La Reserva
Escrito por: inako el 19 Oct 2010 - URL Permanente
EL ATLETI
La clave es el bigote. Hace poco, utilizando como excusa un evento
erótico-festivo, me afeité la barba y me dejé lo que creía un mostacho
de hombre, muy hombre. Si no Tom Selleck, al menos Arteche. Los
documentos gráficos posteriores demuestran que, en el mejor de los
casos, parecía un fan de los Village People. Todas las fotos han sido
concienzudamente destruidas, faltaría más, y juré no repetir
experiencia. Esta semana, sin embargo, pensé seriamente hacerlo de
nuevo. El sentido común (y mi chica) me disuadieron, pero no del todo:
el bigote, como la cresta, va por dentro.
Sé que me pongo a escribir de Arteche cuando ya lo ha hecho todo el
mundo y quizás el tema sature. Cualquiera que me conozca os dirá que
hablar a destiempo es una de mis especialidades, sólo superada por
hablar a destiempo diciendo lo que no debo. No va a ser el caso, porque
no tengo nada malo que decir del central del bigote que fue el alma del
Atleti, de nuestro Atleti no del Atleti de otros, durante tantos años.
----------------
## La tarea
En la entrada sobre Arteche, ¿qué ocurrió con todas las fotos del bigote?

(Datos de relaciones espaciales)
----------------
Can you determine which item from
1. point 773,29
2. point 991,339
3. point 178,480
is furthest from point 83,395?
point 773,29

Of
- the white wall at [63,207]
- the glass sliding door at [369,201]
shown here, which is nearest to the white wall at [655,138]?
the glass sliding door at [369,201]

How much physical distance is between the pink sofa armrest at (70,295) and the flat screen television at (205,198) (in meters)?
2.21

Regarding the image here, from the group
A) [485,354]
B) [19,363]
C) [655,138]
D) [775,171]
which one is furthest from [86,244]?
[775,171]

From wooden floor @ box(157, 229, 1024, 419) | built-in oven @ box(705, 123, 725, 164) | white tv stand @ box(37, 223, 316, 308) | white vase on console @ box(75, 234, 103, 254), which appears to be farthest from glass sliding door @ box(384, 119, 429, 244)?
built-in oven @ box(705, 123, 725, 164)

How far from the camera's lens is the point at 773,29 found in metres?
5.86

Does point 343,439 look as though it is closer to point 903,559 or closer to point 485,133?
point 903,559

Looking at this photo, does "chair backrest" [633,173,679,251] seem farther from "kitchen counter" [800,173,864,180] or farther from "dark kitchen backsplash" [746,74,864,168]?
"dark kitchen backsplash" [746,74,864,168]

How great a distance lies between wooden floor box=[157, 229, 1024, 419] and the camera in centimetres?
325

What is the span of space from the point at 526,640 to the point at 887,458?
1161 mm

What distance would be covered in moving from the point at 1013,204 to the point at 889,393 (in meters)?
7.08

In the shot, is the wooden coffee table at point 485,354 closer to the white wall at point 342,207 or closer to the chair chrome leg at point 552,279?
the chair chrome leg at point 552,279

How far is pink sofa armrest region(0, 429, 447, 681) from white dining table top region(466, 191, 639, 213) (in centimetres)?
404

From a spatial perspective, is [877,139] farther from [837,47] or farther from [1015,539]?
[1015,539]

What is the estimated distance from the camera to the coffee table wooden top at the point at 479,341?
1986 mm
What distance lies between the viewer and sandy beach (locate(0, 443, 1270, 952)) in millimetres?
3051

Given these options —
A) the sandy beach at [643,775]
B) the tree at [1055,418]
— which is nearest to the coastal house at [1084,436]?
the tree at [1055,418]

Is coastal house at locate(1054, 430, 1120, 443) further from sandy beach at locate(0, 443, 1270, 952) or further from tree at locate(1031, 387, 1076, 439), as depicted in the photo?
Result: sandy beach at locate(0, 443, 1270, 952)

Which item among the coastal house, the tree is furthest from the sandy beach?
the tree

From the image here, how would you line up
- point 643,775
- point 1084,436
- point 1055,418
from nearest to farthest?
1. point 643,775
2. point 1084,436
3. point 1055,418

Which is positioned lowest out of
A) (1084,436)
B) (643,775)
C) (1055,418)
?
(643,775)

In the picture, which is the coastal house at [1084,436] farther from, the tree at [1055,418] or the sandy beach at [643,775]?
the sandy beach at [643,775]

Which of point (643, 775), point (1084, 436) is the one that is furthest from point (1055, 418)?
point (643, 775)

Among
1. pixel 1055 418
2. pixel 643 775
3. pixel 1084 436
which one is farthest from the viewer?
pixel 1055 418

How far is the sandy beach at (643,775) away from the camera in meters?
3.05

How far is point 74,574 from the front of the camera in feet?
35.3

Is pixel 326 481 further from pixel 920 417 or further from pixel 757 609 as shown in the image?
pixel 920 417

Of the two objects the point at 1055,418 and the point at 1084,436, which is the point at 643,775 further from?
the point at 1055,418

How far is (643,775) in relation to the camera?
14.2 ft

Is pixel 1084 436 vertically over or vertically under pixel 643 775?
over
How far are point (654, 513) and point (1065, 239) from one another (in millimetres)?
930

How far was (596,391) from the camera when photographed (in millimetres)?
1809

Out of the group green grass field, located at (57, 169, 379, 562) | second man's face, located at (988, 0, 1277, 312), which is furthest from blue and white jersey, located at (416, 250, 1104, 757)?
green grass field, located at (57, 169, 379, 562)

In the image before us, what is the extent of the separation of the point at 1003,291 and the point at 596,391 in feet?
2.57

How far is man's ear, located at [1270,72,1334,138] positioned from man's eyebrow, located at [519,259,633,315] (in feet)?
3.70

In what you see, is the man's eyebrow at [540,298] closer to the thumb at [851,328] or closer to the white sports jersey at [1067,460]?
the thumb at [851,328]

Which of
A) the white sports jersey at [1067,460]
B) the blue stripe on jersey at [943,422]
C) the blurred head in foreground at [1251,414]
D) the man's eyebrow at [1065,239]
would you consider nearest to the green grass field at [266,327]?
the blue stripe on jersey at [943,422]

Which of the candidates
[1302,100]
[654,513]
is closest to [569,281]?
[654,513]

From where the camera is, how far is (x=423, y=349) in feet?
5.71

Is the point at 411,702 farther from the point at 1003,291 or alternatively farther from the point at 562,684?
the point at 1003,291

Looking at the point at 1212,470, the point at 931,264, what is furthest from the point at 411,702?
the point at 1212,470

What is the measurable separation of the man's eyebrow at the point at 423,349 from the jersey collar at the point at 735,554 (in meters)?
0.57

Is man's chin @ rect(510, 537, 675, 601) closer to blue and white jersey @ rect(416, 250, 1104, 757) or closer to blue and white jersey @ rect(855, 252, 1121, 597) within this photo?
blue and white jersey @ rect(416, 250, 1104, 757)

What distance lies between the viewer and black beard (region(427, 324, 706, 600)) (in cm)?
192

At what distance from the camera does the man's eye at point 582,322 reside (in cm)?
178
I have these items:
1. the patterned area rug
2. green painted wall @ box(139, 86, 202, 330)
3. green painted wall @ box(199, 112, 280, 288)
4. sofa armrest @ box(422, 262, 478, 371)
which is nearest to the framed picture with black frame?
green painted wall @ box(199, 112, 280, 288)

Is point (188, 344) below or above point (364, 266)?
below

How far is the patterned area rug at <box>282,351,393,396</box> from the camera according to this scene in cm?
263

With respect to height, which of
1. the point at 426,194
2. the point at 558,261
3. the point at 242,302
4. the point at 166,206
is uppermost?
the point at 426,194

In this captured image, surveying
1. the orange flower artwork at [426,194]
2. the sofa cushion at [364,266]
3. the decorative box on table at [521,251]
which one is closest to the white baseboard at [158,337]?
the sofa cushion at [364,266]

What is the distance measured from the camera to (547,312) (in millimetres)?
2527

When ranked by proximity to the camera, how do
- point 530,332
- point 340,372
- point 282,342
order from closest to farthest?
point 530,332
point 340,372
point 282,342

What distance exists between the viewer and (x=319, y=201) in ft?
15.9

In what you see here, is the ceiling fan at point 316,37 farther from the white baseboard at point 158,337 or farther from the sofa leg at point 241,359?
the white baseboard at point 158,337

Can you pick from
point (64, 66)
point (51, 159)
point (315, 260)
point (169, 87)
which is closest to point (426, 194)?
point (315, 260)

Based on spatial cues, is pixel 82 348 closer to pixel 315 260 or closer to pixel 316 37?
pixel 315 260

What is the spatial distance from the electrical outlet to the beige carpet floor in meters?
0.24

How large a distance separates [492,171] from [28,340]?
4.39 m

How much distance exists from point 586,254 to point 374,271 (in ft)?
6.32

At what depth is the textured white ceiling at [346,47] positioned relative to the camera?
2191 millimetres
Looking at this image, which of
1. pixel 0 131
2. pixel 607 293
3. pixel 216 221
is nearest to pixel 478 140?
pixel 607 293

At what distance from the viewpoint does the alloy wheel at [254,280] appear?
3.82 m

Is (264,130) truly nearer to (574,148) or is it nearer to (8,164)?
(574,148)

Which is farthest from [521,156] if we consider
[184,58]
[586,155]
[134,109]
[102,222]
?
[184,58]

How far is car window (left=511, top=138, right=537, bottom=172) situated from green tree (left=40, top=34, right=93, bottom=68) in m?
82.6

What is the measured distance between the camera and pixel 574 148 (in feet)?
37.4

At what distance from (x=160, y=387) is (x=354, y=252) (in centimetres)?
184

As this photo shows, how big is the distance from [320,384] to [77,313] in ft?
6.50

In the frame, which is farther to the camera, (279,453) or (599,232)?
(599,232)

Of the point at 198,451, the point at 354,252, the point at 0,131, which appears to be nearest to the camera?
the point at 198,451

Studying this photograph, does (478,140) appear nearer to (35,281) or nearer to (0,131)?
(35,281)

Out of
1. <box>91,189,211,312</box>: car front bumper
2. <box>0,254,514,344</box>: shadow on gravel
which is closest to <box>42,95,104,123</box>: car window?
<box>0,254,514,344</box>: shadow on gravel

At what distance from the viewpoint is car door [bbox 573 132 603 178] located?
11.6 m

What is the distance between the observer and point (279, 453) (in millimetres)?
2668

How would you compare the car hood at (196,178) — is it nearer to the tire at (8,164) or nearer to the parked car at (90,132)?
----------------
## Respuesta completa
Fueron concienzudamente destruidas.